───── DATA SECTION ─────
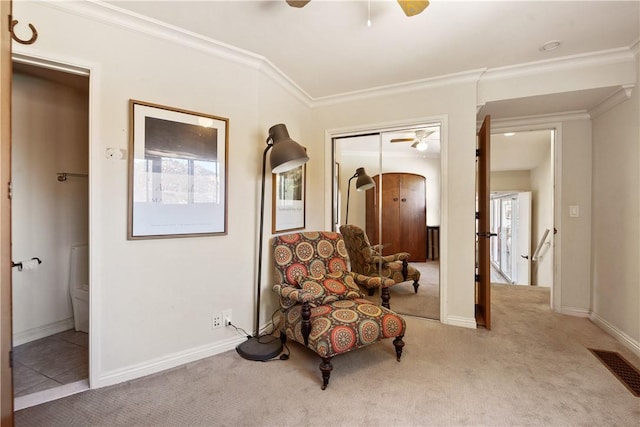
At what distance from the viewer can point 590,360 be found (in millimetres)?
2113

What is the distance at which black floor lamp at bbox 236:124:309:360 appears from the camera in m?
2.10

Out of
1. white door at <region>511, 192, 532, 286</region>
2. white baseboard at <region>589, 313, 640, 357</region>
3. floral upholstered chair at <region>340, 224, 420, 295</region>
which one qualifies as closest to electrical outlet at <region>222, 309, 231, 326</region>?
floral upholstered chair at <region>340, 224, 420, 295</region>

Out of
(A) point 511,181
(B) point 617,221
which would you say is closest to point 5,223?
(B) point 617,221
─────
### [AIM OF THE TASK]
Reproduce all of the data above word for word, leaving out the picture.

### [CORRECT RESPONSE]
At what distance from the viewer can point 590,360 be found (in millimetres)?
2113

What is the distance at which black floor lamp at bbox 236:124:309:360 appears from the camera in m?
2.10

Out of
1. white door at <region>511, 192, 532, 286</region>
2. white baseboard at <region>589, 313, 640, 357</region>
3. floral upholstered chair at <region>340, 224, 420, 295</region>
which one qualifies as closest to electrical outlet at <region>222, 309, 231, 326</region>?
floral upholstered chair at <region>340, 224, 420, 295</region>

Out of
(A) point 511,181
(B) point 617,221
which would you say is closest to point 5,223?
(B) point 617,221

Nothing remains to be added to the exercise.